A few thoughts on Education

published

My journey through my thoughts in the last year has led me to a conclusion that seems obvious. That a lot of the problems we face in the world today can be solved in the next 20 years if we can teach children to think critically. Teach them not only how to consume information, but how to question. Not only to learn, but to celebrate being wrong. Not just to produce, but to create.

This is a tall order, of course. This wisdom has been out there for decades, there is nothing new here. Every idealistic teacher has thought of this and much more, I am merely scratching the surface. Yet it seems like we are still stuck in the same world we were in at the time of the industrial revolution. Teaching students the same tired old things with the same tired old methods.

There are reasons why issues persist in our education system. Education is a public good and governments and bureaucracy are involved with the dissemination of knowledge and the literacy of the population. This inevitably slows things down as education vies with other public and private interests for money and attention. Furthermore, the methods of publishing and distributing information until recently have been primitive and expensive, so we needed text books containing knowledge deemed ‘important’ that were distributed all over the country. This then leads to the one-size-fits-all education system. A well-oiled machine for churning out human calculators and good Consumers-with-a-capital-C that can all see a way to achieving ‘the dream’.

Except ‘the dream’ is changing, and the way to ensure future comfort for oneself is changing. But the way we educate our population doesn’t seem to be changing. Churning out doctors, lawyers, engineers, accountants, and billions of stay-in-your-lane laborers isn’t good enough anymore. Those jobs are gone. Or they will be soon. Besides, the current system of education alienates half the population at the outset by catering to a very specific learning style and forcing children to fit a generic mold. We have to allow for all children to be thinkers and tinkerers and creators. We have to allow for all children to be equally successful. And the system isn’t designed for that. But it can be.

So, why do we have the ability to solve these systematic problems now that we haven’t been able to solve for the last fifty years? The power has shifted into the hands of the creator.

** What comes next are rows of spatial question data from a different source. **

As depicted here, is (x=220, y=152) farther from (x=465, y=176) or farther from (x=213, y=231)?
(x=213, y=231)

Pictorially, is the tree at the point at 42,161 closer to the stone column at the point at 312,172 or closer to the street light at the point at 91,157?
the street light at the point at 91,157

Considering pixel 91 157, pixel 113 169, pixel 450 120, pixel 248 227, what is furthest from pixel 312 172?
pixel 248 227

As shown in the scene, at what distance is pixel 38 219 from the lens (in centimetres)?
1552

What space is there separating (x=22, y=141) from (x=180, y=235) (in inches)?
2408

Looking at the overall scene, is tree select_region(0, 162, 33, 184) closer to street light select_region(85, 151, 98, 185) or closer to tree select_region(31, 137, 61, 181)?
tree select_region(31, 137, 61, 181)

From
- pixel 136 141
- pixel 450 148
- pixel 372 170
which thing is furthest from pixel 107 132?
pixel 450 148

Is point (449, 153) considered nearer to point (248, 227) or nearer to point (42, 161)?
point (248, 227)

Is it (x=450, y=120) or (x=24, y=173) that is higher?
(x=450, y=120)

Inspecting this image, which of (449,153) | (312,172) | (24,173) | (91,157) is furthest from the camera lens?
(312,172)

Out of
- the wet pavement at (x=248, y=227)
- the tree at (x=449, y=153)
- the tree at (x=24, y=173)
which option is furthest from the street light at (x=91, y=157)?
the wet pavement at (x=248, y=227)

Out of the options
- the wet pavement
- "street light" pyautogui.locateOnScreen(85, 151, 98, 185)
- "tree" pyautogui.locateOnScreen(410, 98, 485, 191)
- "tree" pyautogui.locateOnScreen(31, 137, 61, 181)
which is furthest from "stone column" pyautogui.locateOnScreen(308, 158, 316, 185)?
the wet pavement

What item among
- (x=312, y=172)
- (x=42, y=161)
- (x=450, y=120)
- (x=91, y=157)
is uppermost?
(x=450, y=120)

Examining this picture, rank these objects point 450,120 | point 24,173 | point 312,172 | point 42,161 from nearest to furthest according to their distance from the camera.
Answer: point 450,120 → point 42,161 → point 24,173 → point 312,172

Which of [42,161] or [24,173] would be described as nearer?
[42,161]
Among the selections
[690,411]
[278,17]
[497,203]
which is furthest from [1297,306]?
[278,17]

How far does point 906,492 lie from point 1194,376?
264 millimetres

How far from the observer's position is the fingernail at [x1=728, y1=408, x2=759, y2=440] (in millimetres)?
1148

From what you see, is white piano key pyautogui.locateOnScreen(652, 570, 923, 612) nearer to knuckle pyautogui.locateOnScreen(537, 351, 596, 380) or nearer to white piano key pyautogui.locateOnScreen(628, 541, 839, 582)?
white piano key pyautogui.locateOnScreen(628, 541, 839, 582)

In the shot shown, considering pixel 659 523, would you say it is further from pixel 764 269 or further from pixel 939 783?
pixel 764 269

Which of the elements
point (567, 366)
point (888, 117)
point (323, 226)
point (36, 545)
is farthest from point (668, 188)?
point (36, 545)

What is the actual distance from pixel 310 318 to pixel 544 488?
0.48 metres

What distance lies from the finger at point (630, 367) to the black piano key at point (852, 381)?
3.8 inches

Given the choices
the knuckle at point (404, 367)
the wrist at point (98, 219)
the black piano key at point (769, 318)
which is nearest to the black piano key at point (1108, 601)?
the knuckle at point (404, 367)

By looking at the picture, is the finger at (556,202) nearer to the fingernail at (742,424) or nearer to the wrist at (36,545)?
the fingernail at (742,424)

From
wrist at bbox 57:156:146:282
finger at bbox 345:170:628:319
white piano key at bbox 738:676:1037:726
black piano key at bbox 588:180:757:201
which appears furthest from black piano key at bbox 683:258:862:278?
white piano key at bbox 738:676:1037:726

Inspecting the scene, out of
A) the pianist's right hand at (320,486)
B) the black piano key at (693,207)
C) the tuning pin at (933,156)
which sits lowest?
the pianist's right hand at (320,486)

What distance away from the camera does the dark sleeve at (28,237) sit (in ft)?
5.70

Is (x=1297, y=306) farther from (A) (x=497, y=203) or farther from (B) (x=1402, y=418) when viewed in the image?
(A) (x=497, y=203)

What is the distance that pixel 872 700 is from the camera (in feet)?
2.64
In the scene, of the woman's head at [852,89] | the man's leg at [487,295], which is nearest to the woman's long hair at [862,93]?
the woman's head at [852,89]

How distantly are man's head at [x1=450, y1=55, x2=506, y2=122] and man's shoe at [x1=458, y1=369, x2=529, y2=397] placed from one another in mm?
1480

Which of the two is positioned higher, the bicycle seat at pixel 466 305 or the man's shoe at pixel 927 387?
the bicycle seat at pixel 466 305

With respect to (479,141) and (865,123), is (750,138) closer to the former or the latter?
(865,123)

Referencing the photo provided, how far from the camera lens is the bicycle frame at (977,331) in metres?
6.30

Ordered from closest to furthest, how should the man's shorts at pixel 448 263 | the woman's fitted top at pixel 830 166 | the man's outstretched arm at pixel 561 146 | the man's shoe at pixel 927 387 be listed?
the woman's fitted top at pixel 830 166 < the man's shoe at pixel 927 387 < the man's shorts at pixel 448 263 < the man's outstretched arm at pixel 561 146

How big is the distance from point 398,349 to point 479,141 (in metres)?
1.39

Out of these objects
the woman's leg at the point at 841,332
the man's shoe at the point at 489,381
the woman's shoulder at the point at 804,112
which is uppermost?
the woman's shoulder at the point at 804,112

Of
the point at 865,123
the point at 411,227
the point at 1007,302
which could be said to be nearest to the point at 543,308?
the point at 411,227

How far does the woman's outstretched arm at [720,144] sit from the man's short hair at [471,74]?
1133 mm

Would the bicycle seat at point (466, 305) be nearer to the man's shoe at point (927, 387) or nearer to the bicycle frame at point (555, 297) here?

Here the ‘creator’ is anyone with a good idea and the means and motivation to realize it. It is allowing for innovative actors to enter an industry that for a long time has been expensive and mired in regulation. Additionally, because of the rise in computing power and the ubiquitousness of computers we have the technology and ability to provide learning platforms that can cater to an individual’s needs. The one-size-fits-all model doesn’t need to exist anymore. We can encourage learning on an individual basis to account for individual needs and the needs of our times.

Teachers are doing such great work and paying teachers more would be a quick and easy solution to most of our woes. But that relies on governments getting their act together which is not something we can control in the short run. What we can control is the creation and distribution of cheap, easy to use, and widespread technology that is better able to assist the teacher and student.

The work happening in the field is progressing fast and is going to be exciting to watch.